*Work to be completed:* The exercise calls for exact output of the lines between the one that contains "la savoureuse composition" and the end of the data, with both ends kept and pictures left out.

*Collected material:*
= Beginning of Section =

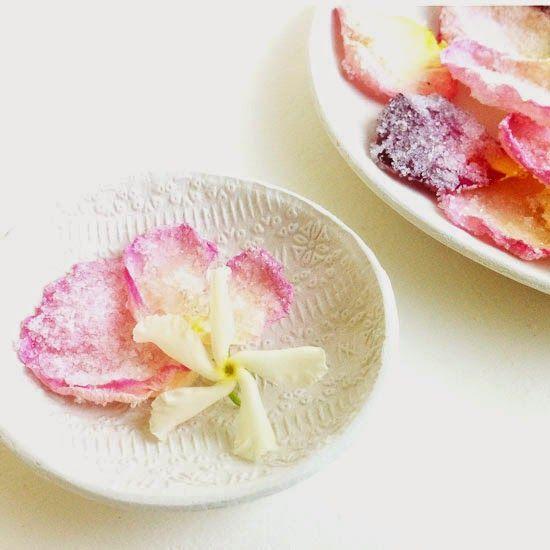 petali di rose cristallizzati <3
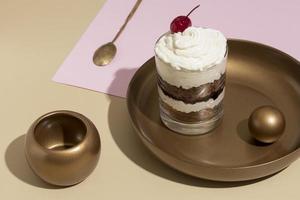 la savoureuse composition de verre à gâteau photo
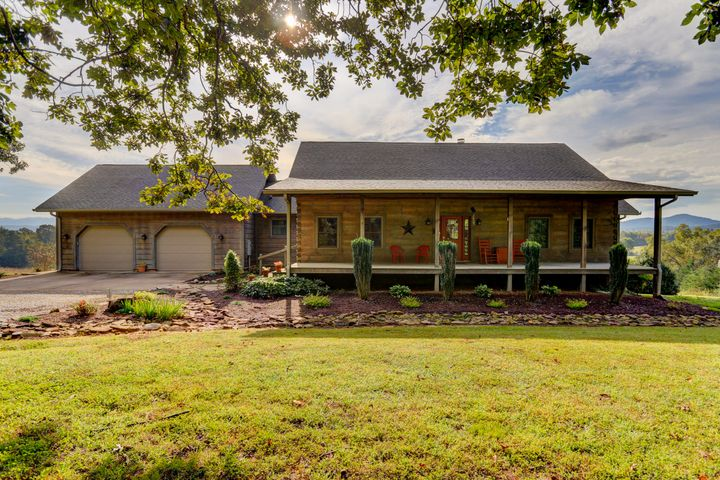 313 Dunn Rd, Tellico Plains, TN 37385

= End of Section =

*Output below:*
 la savoureuse composition de verre à gâteau photo
 313 Dunn Rd, Tellico Plains, TN 37385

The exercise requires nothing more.